In the 1890s, Salicath had become a member of the Women's Society, encouraging her sisters Gyrithe and Asta to join too. She was a board member of the organization's Copenhagen chapter from 1900, becoming vice-president in 1905. She became editor of Kvinden & Samfundet in 1901, but also contributed articles to other women's journals including Kvindernes Blad, Frou-Frou, Husmoderens Blad and Hjemmet.

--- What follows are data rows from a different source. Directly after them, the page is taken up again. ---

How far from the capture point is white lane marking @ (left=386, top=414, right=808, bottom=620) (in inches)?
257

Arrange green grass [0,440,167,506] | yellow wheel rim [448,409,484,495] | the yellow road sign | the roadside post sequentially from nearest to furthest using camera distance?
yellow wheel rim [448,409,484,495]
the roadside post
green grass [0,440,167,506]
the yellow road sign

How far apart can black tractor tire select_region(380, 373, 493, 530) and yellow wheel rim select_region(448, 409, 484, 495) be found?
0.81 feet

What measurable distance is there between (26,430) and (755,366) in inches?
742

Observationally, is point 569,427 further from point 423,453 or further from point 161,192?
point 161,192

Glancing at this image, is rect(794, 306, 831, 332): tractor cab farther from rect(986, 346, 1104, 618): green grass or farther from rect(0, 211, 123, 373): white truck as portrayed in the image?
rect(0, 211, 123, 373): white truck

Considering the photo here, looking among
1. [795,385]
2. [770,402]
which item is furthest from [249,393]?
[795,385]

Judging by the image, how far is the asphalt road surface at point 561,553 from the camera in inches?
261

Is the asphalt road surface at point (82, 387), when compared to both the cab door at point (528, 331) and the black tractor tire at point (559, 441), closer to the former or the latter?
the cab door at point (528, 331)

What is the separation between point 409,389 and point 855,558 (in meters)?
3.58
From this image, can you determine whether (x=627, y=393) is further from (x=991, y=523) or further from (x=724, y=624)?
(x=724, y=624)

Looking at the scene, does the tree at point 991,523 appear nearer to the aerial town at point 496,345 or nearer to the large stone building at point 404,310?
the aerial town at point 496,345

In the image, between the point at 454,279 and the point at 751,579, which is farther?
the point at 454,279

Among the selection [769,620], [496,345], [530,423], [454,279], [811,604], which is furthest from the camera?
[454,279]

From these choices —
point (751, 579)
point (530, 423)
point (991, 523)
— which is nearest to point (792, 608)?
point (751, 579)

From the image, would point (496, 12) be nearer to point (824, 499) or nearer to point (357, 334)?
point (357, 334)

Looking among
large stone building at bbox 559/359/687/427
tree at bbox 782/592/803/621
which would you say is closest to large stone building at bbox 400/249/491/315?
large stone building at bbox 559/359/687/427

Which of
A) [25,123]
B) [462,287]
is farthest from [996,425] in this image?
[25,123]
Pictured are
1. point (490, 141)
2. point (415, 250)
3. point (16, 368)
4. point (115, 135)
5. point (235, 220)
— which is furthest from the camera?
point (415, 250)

As an active player in the Danish women's movement, women's suffrage became her primary concern, especially after she had participated in the 1904 Berlin Conference of the International Council of Women, where the International Woman Suffrage Alliance was launched. From 1907 to 1908, succeeding Louise Nørlund, she headed the Women's Society's Suffrage Union.

Representing the conservative party Højre, she was one of the first seven women to be elected to the Copenhagen City Council (Borgerrepræsentationen) in 1909, where she took a particular interest in the Nærumgård children's home. In 1914, she co-founded the Danish Women's Conservative Association (Danske Kvinders Konservative Forening).

Vibeke Salicath died in Copenhagen on 22 April 1921. She is buried in Lyngby's Assistens Cemetery.